— И что вы мне можете рассказать? Как стать нищим бродягой?
— Сядь, — тянул Роха, он глянул на фризийца, — ты принес?
— Да. — Тот полез под одежду.
Он достал кожаный кошель, высыпал из него черный порошок и протянул солдату на просмотр.
— Ну, — сказал Скарафаджо, глядя на Волкова, — знаешь, что это?
— Зола с помойки, — пожал плечами тот.
— Зола, говоришь, — оскалился Роха и приказал Винченцо Пилески: — Давай!
Тот насыпал золу на край стола, поднес свечу и…
Порошок загорелся ярко, быстро и сильно, с шипением. Белый дым облаком взвился в потолок. Волков от неожиданности отпрянул. А огонь так же быстро погас. Все присутствующие в трактире обратили на них внимание, особенно пристально глядел на посетителей трактирщик.
— Ну, — улыбался Роха, — а теперь-то знаешь, что это?
Теперь Волков знал, что это. Этот запах он не перепутал бы ни с чем.

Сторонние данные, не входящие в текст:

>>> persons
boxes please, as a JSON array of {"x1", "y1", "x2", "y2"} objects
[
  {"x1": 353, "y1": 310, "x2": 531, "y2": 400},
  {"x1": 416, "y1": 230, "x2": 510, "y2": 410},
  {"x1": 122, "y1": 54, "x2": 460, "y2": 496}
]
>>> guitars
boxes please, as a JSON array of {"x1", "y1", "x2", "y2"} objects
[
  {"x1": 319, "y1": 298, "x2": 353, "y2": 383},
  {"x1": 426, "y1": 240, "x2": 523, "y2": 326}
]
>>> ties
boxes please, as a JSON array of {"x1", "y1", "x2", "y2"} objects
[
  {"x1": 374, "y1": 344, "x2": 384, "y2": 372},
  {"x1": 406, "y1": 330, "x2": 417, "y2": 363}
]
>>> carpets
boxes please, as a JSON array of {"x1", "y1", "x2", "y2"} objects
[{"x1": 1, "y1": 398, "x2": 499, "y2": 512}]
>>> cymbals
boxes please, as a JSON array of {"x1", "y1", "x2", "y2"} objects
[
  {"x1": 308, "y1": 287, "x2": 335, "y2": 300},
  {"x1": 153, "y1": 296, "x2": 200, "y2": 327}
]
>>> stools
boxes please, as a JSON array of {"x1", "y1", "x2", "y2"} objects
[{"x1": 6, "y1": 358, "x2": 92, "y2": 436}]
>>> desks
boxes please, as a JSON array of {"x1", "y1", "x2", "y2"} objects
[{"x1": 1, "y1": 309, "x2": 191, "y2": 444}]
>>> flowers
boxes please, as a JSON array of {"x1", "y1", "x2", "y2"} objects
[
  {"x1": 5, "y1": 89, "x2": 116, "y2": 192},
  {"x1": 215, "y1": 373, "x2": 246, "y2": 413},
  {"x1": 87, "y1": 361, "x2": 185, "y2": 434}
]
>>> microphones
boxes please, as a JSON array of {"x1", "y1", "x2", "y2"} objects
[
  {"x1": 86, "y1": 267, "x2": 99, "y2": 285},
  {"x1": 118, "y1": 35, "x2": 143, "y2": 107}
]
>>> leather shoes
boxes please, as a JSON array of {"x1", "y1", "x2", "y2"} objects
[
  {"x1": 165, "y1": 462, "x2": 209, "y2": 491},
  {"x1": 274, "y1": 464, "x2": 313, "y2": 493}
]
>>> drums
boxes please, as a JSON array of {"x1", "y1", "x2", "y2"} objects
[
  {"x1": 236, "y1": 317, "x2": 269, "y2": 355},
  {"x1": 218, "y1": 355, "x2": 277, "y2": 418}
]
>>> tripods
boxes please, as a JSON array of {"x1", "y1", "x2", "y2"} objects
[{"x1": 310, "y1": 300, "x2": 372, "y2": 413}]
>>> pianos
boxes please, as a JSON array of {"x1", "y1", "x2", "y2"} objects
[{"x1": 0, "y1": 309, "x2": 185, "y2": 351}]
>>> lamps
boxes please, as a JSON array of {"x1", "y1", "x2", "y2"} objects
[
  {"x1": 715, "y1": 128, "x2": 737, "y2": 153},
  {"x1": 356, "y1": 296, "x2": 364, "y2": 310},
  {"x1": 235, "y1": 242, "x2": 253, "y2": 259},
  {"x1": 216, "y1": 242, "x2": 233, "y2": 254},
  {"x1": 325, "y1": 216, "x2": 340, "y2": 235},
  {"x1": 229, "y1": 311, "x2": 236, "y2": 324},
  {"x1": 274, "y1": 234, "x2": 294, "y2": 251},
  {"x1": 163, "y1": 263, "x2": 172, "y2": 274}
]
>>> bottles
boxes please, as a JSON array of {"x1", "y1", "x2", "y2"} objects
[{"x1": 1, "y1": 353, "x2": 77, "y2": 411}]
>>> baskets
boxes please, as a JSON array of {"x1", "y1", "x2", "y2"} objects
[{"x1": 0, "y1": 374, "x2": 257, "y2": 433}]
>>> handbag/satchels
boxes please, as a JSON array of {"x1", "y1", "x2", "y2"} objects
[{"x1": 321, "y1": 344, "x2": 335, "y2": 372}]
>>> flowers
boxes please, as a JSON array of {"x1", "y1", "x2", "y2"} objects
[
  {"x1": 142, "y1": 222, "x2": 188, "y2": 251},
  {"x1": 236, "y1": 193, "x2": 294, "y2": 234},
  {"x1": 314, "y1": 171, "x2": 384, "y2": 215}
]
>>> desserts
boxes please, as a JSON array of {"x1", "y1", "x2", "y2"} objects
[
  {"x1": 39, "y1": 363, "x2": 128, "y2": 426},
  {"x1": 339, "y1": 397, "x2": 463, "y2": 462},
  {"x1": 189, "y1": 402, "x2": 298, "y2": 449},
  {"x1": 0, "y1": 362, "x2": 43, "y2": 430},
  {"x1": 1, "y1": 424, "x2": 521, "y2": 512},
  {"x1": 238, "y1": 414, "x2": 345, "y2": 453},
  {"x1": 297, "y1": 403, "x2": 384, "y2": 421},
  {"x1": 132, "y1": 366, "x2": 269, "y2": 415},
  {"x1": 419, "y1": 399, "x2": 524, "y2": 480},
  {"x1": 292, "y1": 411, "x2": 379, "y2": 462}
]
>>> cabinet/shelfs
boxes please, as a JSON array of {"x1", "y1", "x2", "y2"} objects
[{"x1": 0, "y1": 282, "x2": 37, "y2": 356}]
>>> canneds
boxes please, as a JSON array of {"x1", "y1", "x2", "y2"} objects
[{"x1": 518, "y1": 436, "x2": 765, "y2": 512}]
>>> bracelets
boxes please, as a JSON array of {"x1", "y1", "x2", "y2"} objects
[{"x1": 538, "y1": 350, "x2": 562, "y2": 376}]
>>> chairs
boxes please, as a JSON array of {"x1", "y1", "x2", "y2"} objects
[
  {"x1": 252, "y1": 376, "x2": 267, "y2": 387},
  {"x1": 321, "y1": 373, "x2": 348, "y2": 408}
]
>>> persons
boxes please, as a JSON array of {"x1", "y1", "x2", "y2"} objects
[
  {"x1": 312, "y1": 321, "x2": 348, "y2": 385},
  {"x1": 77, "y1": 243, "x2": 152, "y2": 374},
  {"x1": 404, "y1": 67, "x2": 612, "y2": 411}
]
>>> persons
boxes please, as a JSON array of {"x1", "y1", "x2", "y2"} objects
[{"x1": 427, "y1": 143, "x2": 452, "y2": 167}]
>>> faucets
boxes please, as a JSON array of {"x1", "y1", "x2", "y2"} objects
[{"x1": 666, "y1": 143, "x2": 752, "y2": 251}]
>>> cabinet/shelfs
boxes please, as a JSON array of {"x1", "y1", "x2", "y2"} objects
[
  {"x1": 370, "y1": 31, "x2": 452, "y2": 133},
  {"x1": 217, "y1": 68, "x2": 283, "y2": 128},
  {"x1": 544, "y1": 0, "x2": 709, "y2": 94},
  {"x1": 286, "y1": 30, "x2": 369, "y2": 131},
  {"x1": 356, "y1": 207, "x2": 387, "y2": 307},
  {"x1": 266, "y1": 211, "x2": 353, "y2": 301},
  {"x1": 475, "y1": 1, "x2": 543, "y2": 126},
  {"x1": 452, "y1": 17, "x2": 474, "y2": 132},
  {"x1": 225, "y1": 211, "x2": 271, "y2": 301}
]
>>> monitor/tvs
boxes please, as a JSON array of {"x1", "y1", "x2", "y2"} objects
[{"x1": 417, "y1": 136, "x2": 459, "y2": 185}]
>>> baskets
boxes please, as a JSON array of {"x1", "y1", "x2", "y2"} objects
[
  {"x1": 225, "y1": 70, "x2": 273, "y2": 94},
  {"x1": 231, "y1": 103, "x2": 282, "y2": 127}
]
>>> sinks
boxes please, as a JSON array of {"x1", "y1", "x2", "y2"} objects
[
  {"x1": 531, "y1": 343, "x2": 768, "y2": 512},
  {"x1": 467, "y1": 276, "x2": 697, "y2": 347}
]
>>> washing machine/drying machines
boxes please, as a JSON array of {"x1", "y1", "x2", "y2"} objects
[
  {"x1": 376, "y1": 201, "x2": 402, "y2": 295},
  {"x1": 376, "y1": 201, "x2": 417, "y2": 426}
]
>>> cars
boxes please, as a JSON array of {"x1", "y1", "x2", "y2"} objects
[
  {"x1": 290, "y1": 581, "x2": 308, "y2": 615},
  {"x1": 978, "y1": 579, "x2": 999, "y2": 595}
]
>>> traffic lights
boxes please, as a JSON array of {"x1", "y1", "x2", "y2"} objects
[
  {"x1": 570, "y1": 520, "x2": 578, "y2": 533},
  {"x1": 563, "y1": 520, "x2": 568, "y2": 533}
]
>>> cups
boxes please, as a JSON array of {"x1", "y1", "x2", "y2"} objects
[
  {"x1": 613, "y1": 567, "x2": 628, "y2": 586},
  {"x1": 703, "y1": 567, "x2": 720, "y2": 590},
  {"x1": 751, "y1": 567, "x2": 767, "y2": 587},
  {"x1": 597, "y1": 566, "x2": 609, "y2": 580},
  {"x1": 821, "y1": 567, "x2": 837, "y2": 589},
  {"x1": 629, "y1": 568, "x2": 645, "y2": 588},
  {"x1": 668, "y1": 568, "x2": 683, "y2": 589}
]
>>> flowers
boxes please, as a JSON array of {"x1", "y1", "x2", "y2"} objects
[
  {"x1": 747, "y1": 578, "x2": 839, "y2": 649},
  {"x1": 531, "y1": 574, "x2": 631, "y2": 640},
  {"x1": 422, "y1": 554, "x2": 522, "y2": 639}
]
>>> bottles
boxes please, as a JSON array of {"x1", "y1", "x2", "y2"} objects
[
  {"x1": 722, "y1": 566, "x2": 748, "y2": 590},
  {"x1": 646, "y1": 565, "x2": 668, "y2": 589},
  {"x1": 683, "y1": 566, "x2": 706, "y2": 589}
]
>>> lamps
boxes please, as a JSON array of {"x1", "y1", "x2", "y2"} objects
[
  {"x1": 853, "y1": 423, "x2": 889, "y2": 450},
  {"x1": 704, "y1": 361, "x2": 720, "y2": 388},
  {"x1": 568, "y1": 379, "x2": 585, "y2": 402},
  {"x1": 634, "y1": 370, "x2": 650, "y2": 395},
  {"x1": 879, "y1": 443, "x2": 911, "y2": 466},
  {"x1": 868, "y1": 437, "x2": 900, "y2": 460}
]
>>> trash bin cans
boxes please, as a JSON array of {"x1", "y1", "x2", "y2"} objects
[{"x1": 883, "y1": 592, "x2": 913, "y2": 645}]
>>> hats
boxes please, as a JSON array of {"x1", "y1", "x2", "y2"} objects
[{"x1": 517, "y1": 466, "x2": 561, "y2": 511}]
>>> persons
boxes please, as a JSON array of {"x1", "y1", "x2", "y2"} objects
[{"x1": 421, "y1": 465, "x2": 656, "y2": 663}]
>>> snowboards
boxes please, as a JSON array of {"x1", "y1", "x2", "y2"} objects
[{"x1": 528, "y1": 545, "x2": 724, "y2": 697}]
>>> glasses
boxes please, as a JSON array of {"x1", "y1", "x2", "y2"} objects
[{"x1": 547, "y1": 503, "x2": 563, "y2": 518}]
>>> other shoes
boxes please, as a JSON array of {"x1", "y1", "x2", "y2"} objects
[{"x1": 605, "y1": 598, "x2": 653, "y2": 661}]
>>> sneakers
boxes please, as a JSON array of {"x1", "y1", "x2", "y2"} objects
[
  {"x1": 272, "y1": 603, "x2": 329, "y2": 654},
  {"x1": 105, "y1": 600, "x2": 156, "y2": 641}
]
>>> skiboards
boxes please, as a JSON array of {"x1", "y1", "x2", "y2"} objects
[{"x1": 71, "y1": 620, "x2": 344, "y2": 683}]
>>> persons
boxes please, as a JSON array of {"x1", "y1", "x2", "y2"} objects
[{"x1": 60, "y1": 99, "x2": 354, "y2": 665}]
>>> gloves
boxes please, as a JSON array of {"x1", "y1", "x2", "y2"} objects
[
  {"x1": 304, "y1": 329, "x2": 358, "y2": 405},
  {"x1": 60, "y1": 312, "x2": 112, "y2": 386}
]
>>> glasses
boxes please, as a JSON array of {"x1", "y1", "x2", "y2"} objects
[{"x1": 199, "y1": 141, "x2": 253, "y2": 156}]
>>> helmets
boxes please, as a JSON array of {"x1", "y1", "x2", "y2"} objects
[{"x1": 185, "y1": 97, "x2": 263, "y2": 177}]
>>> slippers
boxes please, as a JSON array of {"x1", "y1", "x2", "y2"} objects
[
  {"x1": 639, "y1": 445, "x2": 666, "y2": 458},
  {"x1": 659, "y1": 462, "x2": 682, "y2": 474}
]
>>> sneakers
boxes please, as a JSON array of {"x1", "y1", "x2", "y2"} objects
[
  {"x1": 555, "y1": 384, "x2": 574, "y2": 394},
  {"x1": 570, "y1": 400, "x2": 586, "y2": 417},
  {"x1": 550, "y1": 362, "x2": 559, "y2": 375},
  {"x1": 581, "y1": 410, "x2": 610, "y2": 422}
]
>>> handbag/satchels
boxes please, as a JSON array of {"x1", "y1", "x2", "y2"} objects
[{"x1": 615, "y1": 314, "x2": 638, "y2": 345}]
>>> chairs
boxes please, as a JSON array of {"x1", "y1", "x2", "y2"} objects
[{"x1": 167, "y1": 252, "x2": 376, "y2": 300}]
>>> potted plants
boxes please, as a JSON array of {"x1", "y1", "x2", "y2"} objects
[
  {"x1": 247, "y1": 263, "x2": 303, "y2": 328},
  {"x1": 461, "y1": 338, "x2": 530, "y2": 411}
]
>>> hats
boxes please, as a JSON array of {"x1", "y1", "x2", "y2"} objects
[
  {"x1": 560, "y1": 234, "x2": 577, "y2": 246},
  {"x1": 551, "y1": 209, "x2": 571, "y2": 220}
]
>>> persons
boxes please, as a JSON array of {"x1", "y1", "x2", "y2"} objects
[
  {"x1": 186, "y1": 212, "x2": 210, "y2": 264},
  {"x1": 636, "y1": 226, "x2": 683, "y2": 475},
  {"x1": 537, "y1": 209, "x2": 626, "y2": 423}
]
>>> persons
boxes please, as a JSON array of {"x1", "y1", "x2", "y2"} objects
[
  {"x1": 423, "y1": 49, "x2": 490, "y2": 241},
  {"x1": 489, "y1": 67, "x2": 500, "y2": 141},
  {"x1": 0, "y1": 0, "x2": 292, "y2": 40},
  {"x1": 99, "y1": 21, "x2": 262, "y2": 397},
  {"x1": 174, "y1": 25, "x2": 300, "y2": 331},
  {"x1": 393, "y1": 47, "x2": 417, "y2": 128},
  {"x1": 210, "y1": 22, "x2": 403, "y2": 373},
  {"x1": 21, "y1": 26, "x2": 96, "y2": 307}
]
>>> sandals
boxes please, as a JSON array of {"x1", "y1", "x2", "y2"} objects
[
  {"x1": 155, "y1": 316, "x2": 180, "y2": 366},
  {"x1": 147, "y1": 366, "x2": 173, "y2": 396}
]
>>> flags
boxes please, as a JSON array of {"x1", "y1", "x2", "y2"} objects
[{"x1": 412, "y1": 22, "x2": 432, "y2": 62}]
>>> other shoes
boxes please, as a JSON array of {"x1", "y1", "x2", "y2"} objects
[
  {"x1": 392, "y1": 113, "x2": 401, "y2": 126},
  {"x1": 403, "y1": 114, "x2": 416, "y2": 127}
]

Это был порох, только тот порох, что солдат видел до этого, напоминал серый жеваный хлеб, а не черный порошок.
— Ну и что ты мне хотел показать из того, что я не видел? — спросил Волков у Скарафаджо. — Порох я последние девятнадцать лет нюхал.
— Это новый порох, понимаешь? — горячился Скарафаджо. — Такого ты еще не видел. Он выглядит по-другому, от него другой дым, заметил, сколько дыма?
— Новый порох, старый порох, суть одна — никакой порох никогда не будет стоить хорошего арбалета. Аркебузы годны только для выстрела в лицо, а пистоли — и вовсе безделица.
— Послушай меня, Фолькоф. Теперь все будет по-другому, верь мне, брат-солдат. Все будет по-другому, — Роха говорил со страстью, готовый драться за свою правоту.
— Брось, Скарафаджо, года три назад, у Энне, мы построились в баталию, и на нас налетели рейтары, пытались зайти с фланга, но мы успели перестроиться. Они наткнулись на фронт, я оказался с арбалетом в первом ряду, враги остановились шагах в десяти от нас, стреляли рядами, хорошо были выучены. Я видел, как крутились колесики у них на пистолях, как вылетали искры, они делали залп за залпом, пока все ряды не отстрелялись. Кое-кому из наших, из тех, у кого был слабый доспех, досталось. И мне досталось. Две пули были мои, одна в кирасу, одна в шлем, — солдат сделал паузу, — видишь, Скарафаджо, я сижу перед тобой. Рейтары не пробили ни кирасы, ни шлема, а одного из них я убил. Из арбалета, Скарафаджо, я влепил ему болт в кирасу, он вошел на два пальца. Когда товарищи, поддерживая, увозили этого рейтара, он болтался в седле из стороны в сторону.
— Это было раньше, раньше, брат-солдат, аркебузы — дрянь, пистоли — дрянь, старый порох тоже дрянь. Новый порох — это дело, новое оружие — это дело! — не сдавался Роха. — Мы покажем тебе новое оружие. Порох — это дело, Фолькоф, поверь мне, брат.
— Чушь, — возразил солдат, — что еще за оружие с порохом? Если ваше пороховое оружие тоньше ноги и пуля меньше сливы, то это безделица. Пушки — да, все остальное — баловство.
— Послушай, Фолькоф…
— Хватит, Роха, ешь спокойно, и вы ешьте, господа бродяги, я угощаю, — прервал его Волков.
Роха уткнулся в кружку с пивом, кажется, он сдался. И Винченцо Пилески был невесел, ел без аппетита, про запас, наверное. А вот молодой мастер не собирался сдаваться. Он не ел, смотрел на солдата и, чуть подумав, сказал:
— Из своего оружия с новым порохом я пробью вашу кирасу на пятидесяти шагах.
Все перестали есть, молчали, глядели на Волкова. Тот начинал злиться из-за ослиного упрямства этих людей.
— Из какого-такого своего оружия ты пробьешь мою кирасу? — четко выговаривал он слова с заметным раздражением.
— Он сделал мускетту, — пояснил Роха. — Когда я только записался в терцию, у нас начинали их делать, но их мало было. А сейчас стали появляться и здесь.
— Я изготовил мушкет, — заявил Яков Рудермаер, твердо глядя в глаза солдату. — И из него, с новым порохом, я пробью вашу кирасу на пятидесяти шагах.
— Ты ж не видел мою кирасу, — напомнил Волков.
— Пробью, какая бы ни была, — продолжал упрямствовать рыжий мастер.
— Готов побиться об заклад? — солдат нехорошо усмехнулся.